====== DOCUMENT TEXT ======

Many families don’t consider financial factors early enough in the college admissions process.
This is often because it is uncomfortable or painful for parents to discuss the reality of family finances with children.
Given the ever-rising cost of tuition, families really cannot wait until after admissions letters and financial aid offers arrive to evaluate the reality of their financial situation.
In fact, the economic climate has significantly impacted students’ college application patterns: cost-conscious students are applying to public schools in record numbers.
However, public schools are facing their own budgetary crises and are seeking to cap enrollment to cut cost.
The economic crisis has affected not only individuals, but institutions as well. Endowments and state aid are on the decline, and both public and private schools have found it necessary to adjust their budgets and adopt provisional measures that can sometimes dramatically impact a student’s chances.
So although many schools are trying to prioritize student financial aid, opting to reduce operating costs and freeze the hiring of new faculty, others are choosing to turn away students who would have been admitted in a more favorable economic climate.
The effect of all this is a squeeze on students and an increase in selectivity. The UCs, for example, received a record number of in-state applications for 2018, but the overall admission rate for residents went down 4% from 2017, with UCLA and Berkeley’s rates much lower.
What does all of this mean for the family that must take financial considerations into account when developing a college application strategy?
3 Tips for Navigating Financial Factors
Here are three tips for navigating the financial issues around college admissions:
- Students must make sure to meet all application deadlines: college application deadlines and financial aid deadlines.
- Students must get informed about their financial aid profile.
- Students must manage their admissions expectations.
Financial Factor #1: Meet all deadlines
Many students in California rely on the California State University (CSU) system for their “safety” schools—backup options in case admission to a UC or a private university isn’t forthcoming.
However, the CSU system, like the UC system, is getting squeezed on both ends: it has seen a massive increase in applications in the last five years, with Cal Poly, CSUSM, and CSULB receiving record high applications for entrance in 2018.
Simultaneously, it has suffered a major loss of state funding over the last thirty years, leading to denying entrance to 1 in 10 eligible in-state applicants in 2018. There are simply not enough spots for all of the eligible California students.
In order to help cap enrollment, Cal State campuses enforce a November 30 deadline for freshman applicants. Note that the purpose of this earlier deadline is to minimize the number of applications.

====== INFORMATION GIVEN ======

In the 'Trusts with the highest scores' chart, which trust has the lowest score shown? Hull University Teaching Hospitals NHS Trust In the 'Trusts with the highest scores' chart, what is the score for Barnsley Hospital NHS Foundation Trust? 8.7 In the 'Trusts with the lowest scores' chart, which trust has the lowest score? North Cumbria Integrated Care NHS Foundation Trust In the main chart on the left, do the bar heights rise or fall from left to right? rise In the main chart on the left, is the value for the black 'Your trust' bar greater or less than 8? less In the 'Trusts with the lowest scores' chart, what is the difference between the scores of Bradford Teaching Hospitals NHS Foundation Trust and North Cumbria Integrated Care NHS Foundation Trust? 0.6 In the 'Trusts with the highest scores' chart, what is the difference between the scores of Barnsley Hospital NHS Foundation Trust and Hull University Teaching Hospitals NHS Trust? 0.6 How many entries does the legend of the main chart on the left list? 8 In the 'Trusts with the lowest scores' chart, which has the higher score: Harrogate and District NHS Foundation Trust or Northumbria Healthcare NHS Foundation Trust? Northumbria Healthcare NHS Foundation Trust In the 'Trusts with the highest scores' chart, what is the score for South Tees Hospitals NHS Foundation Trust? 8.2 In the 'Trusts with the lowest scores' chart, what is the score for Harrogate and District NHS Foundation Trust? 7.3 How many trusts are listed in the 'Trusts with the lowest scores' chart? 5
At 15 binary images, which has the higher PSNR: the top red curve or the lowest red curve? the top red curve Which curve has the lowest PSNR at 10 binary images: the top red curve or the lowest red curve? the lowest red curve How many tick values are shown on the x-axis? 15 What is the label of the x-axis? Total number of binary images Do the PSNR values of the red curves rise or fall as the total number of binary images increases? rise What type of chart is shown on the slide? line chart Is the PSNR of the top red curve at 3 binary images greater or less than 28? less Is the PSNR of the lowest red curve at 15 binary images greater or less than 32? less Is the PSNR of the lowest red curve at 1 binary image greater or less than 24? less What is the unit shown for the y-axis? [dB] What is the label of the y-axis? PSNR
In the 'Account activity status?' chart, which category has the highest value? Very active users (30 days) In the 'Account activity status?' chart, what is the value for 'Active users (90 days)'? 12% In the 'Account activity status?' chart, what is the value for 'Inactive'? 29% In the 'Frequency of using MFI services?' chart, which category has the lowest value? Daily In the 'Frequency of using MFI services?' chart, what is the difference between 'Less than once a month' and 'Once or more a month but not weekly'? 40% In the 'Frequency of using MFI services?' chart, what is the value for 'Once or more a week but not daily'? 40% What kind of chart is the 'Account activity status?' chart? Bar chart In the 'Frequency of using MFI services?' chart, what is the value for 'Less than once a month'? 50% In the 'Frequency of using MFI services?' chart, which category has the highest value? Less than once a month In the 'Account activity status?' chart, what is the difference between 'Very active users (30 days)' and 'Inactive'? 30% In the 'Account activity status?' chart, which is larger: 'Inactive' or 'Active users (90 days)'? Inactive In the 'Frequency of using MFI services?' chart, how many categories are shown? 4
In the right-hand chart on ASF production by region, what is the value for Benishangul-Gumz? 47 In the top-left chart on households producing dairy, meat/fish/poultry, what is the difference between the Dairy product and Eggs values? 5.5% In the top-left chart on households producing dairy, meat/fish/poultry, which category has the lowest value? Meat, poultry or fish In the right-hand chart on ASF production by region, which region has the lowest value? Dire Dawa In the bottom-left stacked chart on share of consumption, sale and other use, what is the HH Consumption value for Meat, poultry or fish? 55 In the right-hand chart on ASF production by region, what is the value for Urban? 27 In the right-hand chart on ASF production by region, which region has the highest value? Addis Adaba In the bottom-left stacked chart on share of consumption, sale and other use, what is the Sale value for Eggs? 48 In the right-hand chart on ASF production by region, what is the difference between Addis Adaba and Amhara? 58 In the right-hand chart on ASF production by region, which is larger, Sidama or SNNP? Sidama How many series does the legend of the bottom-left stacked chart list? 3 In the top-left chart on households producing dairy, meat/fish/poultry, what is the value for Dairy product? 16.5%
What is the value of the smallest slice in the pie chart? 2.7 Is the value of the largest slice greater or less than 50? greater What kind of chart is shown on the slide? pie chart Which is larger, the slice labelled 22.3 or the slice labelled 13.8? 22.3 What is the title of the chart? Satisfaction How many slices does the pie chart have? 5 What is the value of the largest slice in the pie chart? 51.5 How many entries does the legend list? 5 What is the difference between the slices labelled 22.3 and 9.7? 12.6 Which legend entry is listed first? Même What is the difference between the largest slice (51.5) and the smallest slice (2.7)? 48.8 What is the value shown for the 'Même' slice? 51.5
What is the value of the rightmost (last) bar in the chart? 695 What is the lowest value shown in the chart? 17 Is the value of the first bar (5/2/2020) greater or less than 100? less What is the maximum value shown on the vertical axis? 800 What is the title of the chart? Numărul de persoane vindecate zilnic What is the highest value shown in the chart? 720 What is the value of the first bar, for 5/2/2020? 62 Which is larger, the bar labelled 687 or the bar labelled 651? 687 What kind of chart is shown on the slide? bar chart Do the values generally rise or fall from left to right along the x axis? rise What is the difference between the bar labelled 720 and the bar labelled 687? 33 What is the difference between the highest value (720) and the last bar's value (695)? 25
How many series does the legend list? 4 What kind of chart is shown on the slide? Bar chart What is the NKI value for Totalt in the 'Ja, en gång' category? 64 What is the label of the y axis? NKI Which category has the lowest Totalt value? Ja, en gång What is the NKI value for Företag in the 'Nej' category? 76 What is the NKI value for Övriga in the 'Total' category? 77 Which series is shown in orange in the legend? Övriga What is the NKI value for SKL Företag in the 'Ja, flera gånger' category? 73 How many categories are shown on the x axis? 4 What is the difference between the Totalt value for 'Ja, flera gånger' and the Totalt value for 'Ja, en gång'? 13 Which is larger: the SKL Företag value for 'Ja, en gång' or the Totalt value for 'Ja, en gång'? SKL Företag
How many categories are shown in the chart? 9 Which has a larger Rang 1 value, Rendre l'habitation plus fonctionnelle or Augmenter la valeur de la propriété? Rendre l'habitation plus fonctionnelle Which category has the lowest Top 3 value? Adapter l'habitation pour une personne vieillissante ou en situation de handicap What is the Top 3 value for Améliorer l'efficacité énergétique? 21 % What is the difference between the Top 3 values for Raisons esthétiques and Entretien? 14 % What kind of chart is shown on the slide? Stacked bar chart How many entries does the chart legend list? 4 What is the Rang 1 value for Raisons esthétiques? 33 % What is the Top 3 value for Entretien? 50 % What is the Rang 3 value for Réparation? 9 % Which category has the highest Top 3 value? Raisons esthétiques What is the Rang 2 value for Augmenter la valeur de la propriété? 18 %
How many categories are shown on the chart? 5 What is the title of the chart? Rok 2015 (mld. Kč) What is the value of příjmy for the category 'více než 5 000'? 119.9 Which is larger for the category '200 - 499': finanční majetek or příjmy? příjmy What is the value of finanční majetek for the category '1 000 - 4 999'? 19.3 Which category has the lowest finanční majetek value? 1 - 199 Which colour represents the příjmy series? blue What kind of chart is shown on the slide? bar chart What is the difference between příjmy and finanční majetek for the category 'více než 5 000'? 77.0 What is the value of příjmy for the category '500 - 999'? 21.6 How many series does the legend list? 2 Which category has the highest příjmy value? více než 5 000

======

### TASK INSTRUCTIONS
Reproduce the passage of the article on college costs from "This is often" to "their financial situation." word for word. The records have no connection to the article on college costs.

### SOLUTION TO THE EXERCISE
This is often because it is uncomfortable or painful for parents to discuss the reality of family finances with children.
Given the ever-rising cost of tuition, families really cannot wait until after admissions letters and financial aid offers arrive to evaluate the reality of their financial situation.